Collected data:

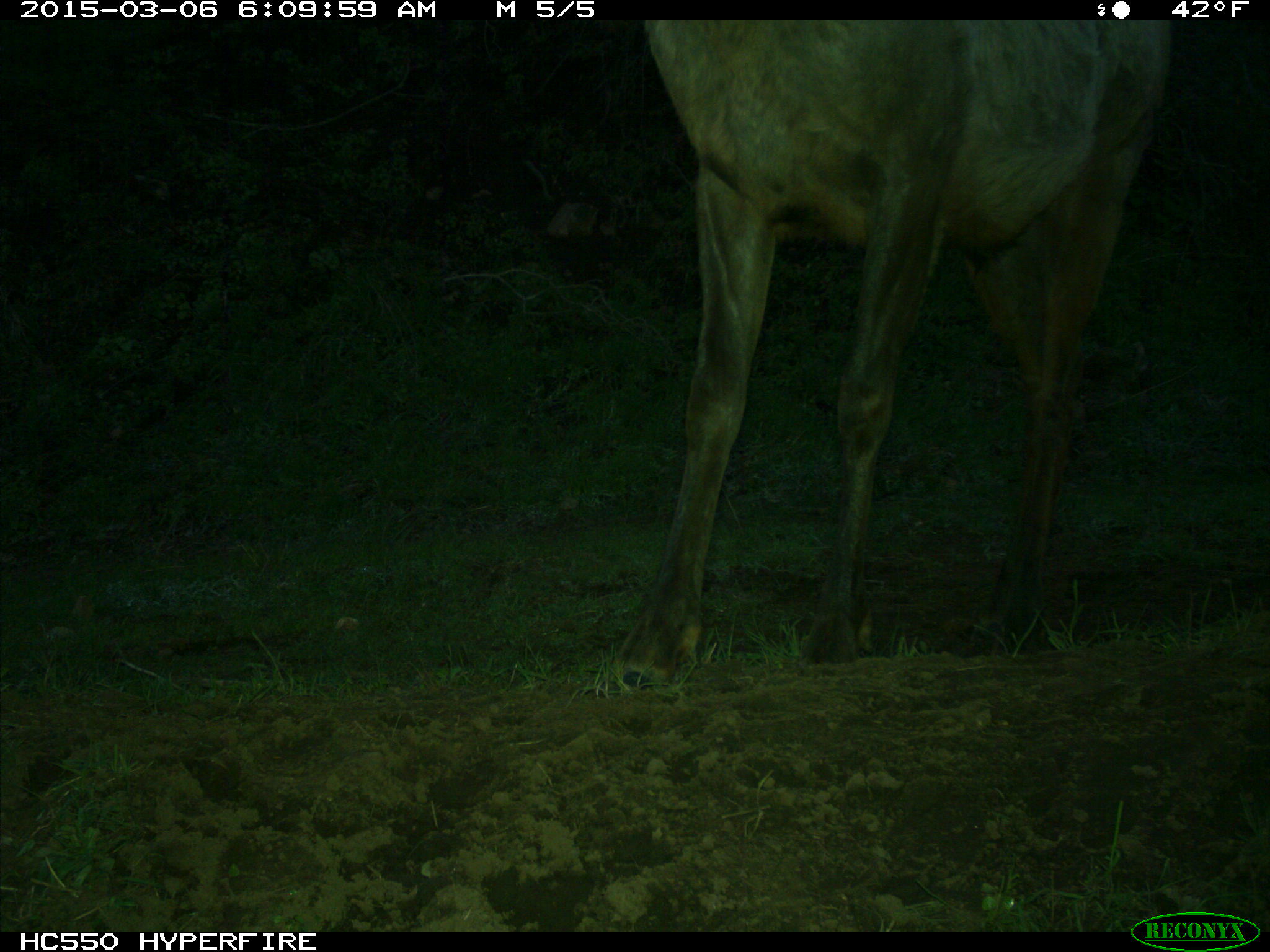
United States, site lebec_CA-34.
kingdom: Animalia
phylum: Chordata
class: Mammalia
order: Artiodactyla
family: Cervidae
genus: Cervus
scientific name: Cervus canadensis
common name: elk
Cervus canadensis (elk).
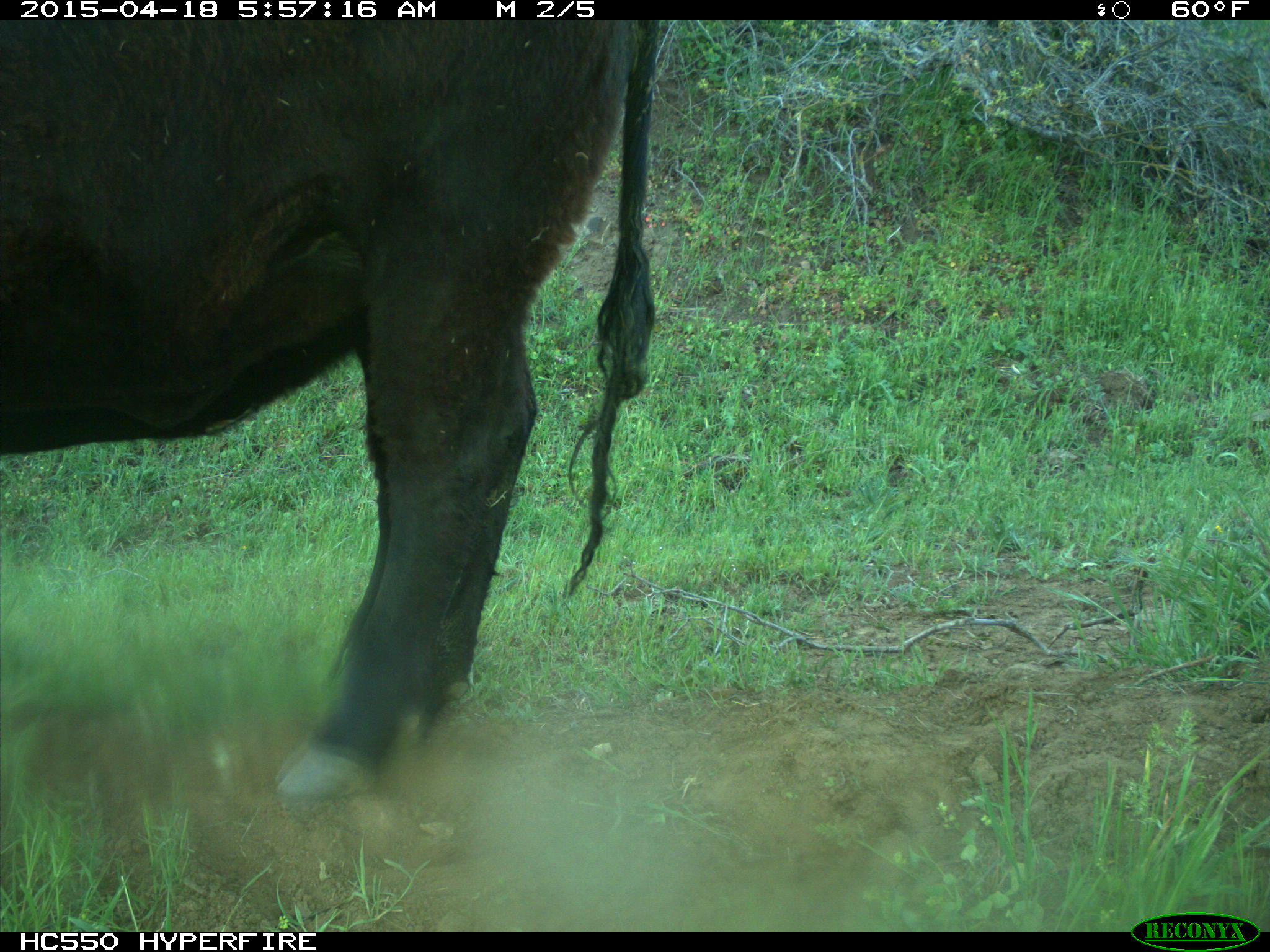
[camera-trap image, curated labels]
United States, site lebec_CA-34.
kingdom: Animalia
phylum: Chordata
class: Mammalia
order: Artiodactyla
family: Bovidae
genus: Bos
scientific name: Bos taurus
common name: domestic cow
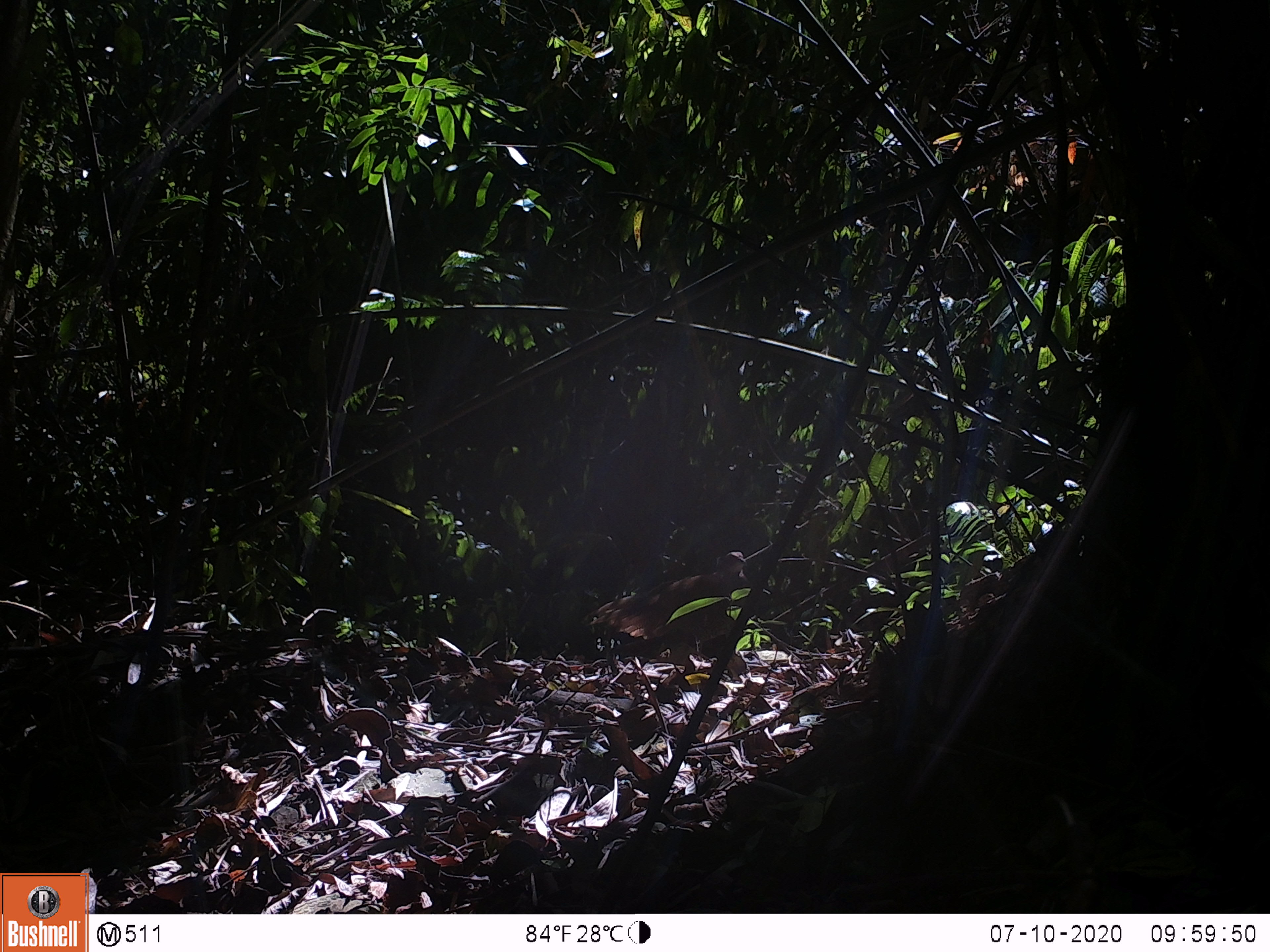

=== Assigned task ===
The records above are to be restated word for word, with every picture left out.

=== Written solution ===
United States, site lebec_CA-34.
kingdom: Animalia
phylum: Chordata
class: Mammalia
order: Artiodactyla
family: Cervidae
genus: Cervus
scientific name: Cervus canadensis
common name: elk
Cervus canadensis (elk).
[camera-trap image, curated labels]
United States, site lebec_CA-34.
kingdom: Animalia
phylum: Chordata
class: Mammalia
order: Artiodactyla
family: Bovidae
genus: Bos
scientific name: Bos taurus
common name: domestic cow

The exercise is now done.